Shared signatures of alcohol-associated dysbiosis in humans and non-human primates

Alcohol use disorder (AUD) is a chronic brain disease with limited therapeutic options. Increasing evidence suggests that the gut microbiome contributes to AUD via the microbiome–gut–brain axis. Here, we conducted a cross-species investigation of gut microbiota alterations in patients with clinically diagnosed AUD and in non-human primates (NHPs) subjected to long-term alcohol (ethanol) self-administration, using metagenomic sequencing. Both cohorts showed reduced microbial diversity and conserved dysbiosis, with consistent depletion of Verrucomicrobia, Actinobacteria, Faecalibacterium, Akkermansia, Intestinibacter, Phascolarctobacterium, and Ruminococcus, alongside increased Blautia and Coprococcus.
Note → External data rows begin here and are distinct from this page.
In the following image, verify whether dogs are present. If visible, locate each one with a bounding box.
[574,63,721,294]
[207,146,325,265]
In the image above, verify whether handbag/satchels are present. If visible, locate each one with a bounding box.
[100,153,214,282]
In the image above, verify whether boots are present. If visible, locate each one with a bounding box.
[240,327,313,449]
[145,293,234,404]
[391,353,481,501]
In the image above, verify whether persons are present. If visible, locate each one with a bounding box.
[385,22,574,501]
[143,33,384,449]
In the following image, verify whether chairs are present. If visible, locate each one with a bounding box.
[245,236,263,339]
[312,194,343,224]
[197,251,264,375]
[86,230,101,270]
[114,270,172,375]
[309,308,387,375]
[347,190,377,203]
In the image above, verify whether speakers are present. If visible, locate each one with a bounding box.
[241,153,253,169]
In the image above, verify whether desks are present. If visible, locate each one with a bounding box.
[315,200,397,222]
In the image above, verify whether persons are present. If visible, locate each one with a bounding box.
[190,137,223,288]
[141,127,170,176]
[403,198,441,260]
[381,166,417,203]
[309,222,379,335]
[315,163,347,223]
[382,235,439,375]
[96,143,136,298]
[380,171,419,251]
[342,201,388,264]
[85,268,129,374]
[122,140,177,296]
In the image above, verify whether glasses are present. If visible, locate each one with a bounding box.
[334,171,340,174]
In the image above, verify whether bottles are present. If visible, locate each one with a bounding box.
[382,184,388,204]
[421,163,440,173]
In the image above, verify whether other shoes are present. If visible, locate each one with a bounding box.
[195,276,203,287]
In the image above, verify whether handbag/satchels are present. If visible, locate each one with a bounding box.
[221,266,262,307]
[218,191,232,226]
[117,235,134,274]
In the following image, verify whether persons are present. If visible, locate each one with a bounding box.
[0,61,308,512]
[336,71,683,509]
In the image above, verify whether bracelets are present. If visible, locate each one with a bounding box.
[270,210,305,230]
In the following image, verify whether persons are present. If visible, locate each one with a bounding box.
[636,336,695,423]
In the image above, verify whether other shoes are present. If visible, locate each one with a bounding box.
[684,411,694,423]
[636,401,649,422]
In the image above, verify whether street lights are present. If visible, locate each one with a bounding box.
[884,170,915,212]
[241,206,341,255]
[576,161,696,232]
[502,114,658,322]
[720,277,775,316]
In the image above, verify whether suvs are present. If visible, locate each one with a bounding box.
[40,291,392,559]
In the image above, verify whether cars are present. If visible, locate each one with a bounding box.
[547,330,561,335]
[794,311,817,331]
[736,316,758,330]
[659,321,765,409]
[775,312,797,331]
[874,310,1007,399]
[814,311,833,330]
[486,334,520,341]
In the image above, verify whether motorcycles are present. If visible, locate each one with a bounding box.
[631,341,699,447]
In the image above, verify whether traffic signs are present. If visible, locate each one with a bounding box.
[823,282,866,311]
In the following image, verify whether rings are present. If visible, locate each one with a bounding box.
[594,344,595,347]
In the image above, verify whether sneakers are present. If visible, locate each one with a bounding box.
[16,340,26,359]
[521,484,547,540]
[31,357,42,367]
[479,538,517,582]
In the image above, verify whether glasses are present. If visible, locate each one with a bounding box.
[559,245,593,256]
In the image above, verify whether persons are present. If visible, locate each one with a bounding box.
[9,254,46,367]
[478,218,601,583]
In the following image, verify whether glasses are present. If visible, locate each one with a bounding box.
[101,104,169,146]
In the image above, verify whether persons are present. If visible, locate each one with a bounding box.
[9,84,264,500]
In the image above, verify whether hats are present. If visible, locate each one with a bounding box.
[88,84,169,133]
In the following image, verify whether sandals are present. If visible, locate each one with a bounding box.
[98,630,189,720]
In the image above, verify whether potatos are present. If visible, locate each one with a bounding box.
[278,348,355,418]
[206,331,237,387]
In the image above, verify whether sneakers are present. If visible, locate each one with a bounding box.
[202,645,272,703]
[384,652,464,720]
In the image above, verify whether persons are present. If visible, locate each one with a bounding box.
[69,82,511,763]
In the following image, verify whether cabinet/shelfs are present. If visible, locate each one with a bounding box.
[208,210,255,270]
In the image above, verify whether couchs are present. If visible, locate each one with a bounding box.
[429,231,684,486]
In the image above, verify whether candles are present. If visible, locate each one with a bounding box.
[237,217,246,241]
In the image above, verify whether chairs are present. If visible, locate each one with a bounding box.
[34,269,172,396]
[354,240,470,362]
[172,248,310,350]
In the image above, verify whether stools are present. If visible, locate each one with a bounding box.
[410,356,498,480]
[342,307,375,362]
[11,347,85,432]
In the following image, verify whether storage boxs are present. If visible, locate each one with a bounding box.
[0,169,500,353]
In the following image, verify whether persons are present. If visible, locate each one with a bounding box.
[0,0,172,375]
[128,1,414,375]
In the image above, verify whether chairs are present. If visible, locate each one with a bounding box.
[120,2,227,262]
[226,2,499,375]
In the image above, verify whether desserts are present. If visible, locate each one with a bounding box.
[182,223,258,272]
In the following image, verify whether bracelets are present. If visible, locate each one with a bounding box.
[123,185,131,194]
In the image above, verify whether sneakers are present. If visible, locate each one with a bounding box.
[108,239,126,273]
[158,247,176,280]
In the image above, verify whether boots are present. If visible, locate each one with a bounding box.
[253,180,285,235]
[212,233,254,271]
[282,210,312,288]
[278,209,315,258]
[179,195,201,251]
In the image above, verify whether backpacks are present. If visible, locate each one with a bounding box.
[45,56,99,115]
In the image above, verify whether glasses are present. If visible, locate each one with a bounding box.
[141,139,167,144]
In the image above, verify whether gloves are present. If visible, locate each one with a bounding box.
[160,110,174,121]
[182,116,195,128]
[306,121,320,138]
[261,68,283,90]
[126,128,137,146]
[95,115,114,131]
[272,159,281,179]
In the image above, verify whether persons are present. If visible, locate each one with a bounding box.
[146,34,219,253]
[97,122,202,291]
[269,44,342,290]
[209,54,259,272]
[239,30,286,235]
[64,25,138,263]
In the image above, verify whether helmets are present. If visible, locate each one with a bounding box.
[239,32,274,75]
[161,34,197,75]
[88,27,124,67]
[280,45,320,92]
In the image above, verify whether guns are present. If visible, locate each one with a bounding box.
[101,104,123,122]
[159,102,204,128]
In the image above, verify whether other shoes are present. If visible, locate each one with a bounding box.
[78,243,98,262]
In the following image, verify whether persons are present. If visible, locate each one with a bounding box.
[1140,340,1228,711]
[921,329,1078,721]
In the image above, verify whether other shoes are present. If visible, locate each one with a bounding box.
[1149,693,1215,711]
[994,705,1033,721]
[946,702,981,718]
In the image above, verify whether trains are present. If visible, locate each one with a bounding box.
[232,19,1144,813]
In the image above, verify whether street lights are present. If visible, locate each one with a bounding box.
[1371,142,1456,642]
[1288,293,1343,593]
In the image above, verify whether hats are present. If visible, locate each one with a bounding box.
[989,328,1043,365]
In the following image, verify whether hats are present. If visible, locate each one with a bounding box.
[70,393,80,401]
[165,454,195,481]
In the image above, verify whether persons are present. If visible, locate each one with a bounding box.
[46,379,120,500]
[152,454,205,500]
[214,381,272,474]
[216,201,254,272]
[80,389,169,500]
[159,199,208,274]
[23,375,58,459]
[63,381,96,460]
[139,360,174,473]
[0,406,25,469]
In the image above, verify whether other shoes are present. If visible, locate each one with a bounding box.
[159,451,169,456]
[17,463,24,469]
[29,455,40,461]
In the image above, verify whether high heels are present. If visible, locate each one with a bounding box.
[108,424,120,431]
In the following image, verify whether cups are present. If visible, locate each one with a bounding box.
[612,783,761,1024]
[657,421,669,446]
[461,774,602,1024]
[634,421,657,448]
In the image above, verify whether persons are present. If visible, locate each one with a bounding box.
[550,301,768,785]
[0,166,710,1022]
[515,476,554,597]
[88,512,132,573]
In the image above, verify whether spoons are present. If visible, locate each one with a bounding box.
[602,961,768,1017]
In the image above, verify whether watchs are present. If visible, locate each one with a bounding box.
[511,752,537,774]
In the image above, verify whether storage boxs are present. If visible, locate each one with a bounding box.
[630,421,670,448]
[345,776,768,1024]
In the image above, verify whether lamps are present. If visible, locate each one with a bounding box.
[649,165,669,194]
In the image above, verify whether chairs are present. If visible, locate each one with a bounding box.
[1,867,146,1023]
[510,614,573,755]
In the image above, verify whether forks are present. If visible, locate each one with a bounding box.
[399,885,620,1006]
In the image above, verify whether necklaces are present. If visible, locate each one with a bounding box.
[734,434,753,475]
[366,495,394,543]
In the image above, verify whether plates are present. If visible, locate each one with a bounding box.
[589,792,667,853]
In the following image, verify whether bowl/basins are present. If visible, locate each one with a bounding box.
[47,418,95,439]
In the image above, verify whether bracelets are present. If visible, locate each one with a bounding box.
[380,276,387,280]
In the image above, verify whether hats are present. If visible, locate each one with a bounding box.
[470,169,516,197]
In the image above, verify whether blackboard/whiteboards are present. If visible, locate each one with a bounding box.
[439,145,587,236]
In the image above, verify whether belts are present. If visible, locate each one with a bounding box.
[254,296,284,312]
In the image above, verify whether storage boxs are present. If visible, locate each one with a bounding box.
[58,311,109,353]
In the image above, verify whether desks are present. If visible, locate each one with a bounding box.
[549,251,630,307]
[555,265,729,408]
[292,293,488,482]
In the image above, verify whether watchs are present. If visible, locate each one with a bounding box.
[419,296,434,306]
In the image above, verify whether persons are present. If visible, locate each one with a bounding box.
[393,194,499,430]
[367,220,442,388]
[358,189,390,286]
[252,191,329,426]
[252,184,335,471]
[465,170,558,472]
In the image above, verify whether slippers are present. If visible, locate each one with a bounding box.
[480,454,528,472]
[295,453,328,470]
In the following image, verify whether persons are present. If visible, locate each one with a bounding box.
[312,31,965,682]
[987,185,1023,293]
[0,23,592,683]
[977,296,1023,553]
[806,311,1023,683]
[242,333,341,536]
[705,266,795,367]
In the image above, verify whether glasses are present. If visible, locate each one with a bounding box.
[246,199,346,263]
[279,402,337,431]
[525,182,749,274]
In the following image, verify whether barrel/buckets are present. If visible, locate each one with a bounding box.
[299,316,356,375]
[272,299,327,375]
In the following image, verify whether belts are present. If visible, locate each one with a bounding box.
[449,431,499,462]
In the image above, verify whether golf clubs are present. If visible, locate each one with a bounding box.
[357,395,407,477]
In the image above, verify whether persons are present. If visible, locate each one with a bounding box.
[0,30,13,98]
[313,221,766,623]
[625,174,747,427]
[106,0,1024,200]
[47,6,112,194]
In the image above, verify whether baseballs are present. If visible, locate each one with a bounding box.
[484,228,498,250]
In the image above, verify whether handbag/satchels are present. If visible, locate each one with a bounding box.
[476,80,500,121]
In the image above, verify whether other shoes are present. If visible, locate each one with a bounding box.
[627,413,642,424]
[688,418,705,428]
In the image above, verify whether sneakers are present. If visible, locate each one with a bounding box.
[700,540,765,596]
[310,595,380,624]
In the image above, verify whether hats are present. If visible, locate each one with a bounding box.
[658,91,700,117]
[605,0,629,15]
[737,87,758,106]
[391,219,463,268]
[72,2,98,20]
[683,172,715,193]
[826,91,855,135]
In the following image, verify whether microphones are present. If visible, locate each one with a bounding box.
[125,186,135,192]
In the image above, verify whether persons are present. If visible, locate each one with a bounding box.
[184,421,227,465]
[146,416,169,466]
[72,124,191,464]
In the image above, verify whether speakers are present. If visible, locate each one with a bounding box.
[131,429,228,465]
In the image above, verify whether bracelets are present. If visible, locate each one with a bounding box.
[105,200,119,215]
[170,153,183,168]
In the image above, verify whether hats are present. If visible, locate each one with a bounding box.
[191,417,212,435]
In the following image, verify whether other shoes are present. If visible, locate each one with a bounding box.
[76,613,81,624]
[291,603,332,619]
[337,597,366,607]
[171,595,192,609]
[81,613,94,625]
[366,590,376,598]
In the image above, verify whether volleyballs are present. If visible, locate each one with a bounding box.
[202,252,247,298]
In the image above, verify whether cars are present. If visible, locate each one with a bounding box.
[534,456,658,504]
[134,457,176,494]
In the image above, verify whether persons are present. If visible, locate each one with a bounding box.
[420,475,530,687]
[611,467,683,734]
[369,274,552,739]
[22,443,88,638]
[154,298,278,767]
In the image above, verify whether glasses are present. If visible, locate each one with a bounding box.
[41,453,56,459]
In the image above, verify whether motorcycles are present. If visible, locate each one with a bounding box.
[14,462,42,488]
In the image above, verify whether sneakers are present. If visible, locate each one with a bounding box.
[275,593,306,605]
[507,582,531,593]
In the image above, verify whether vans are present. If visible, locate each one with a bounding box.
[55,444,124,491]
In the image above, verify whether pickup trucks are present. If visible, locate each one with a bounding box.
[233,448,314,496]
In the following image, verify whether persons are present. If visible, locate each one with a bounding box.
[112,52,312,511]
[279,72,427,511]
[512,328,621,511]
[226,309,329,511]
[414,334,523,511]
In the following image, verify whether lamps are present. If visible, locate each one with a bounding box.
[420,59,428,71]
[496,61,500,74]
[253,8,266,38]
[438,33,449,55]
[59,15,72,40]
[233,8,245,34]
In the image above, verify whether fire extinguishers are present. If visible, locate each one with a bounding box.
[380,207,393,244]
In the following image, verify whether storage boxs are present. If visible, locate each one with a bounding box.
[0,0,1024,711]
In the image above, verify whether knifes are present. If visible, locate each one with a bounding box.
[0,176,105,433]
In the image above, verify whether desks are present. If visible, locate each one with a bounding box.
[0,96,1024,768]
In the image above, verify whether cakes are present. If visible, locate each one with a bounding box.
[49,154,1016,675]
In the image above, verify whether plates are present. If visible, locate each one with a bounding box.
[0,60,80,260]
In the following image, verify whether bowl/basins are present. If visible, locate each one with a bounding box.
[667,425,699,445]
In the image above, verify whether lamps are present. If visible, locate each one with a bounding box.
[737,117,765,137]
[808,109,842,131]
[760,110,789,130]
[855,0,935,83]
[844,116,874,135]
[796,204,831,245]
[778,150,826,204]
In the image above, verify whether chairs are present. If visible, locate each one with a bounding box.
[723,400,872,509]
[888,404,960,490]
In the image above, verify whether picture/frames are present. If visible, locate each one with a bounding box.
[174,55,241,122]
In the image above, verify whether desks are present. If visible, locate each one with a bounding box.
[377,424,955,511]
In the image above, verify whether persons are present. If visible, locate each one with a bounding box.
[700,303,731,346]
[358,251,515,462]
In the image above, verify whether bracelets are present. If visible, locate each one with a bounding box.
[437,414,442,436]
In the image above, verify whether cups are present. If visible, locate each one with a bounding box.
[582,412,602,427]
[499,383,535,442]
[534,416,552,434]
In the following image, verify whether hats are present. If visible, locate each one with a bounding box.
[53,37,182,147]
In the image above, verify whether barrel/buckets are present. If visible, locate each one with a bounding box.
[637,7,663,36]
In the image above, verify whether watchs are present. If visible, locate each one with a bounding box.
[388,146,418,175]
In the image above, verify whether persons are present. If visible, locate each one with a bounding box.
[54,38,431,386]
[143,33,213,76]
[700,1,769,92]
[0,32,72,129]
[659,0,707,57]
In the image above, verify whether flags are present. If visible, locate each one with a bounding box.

These microbial shifts correlated with liver function indices, notably positive associations between Ruminococcus and bilirubin levels in both species, suggesting a potential role in liver injury. Functional analyses revealed conserved microbial adaptations, including upregulated DNA repair pathways, fermentative energy metabolism, and downregulated glutamate/glutamine biosynthesis. Together, these results identify evolutionarily conserved microbial and metabolic alterations linking alcohol consumption, gut dysbiosis, and hepatic dysfunction. Our cross-species evidence highlights the gut microbiome as a potential biomarker and therapeutic target for AUD.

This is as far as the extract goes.